I am having one of those moments where I simply just miss my dad.

My thoughts all came to fruition this evening while watching Everybody Loves Raymond. Suddenly, it all makes sense as to why I stay up each night to watch this show from 11:30-12:30.

It makes me laugh out loud.

Of course, everyone in my family is in bed and fast asleep. Even all of my dogs are fast asleep.

But me, I sit here each night laughing out loud and all to myself.

As a kid, one of my favorite things in the world was to sit on the couch across from my dad, as he sat in his chair, and watch both him and the show on TV.

Quite frankly, my greatest memories were watching him laugh at the TV and not the show. I longed for those moments. They brought me so much joy. It’s funny to remember. As soon as someone said something really funny on the show, I would immediately look to dad to see if he was laughing. I did not want to miss out.

As I sit here tonight and remember… dang, I long for them again.

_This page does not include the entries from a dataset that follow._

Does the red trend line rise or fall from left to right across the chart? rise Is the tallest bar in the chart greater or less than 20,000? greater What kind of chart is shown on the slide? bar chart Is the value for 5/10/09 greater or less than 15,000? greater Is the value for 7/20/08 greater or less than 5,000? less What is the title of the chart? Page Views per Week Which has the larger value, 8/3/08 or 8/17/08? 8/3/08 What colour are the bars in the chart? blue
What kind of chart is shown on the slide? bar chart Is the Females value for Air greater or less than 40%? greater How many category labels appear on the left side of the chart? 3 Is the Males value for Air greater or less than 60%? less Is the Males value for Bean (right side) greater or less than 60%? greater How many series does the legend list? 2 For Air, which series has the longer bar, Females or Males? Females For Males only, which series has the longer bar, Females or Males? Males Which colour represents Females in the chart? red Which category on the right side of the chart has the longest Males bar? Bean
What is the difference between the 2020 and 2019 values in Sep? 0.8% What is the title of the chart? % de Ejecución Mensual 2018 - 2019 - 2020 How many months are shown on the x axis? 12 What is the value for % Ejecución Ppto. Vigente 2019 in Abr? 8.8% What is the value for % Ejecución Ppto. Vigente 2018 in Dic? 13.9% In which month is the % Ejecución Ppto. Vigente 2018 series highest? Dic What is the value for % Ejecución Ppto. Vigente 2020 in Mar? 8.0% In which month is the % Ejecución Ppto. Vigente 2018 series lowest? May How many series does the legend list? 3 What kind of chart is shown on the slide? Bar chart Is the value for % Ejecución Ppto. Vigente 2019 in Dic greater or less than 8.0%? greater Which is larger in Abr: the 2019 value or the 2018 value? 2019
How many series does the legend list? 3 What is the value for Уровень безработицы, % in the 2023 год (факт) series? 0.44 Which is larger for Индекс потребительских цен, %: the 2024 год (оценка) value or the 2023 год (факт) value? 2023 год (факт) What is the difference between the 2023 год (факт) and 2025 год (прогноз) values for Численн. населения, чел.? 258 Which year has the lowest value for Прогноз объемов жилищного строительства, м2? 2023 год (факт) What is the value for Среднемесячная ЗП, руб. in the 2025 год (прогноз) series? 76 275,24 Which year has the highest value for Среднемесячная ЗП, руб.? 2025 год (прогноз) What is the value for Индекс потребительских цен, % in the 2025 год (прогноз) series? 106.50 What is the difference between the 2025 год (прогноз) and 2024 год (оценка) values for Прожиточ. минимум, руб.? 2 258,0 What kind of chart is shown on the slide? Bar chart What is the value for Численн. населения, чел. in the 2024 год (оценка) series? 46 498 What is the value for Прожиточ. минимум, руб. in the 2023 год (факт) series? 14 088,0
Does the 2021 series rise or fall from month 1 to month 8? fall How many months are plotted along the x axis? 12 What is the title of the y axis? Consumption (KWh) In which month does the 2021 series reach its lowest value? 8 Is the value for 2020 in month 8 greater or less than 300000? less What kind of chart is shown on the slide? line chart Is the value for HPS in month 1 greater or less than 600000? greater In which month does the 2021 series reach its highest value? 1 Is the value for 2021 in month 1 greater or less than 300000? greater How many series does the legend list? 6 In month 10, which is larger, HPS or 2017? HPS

What I would give to go back in time and re-run one of these experiences as we watched Barney Miller or WKRP.

And now, here I sit laughing out loud to an empty room but for myself. It’s all good, though. Each laugh brings back a special moment in time that I will cherish for the rest of my life.

As I think more about this, I think… nobody ever could make me laugh like dad did. He had such a dry sense of humor, but dang… he was hilarious. To even think about how he could make me laugh brings a tear to my eye.

Dad was intensely private, But, once you got to know him… there was no doubt you would soon be smiling.

I love my dad and I could never write words that would describe how much I miss him.

All I have are these moments. And in them… I will take them as much as I can.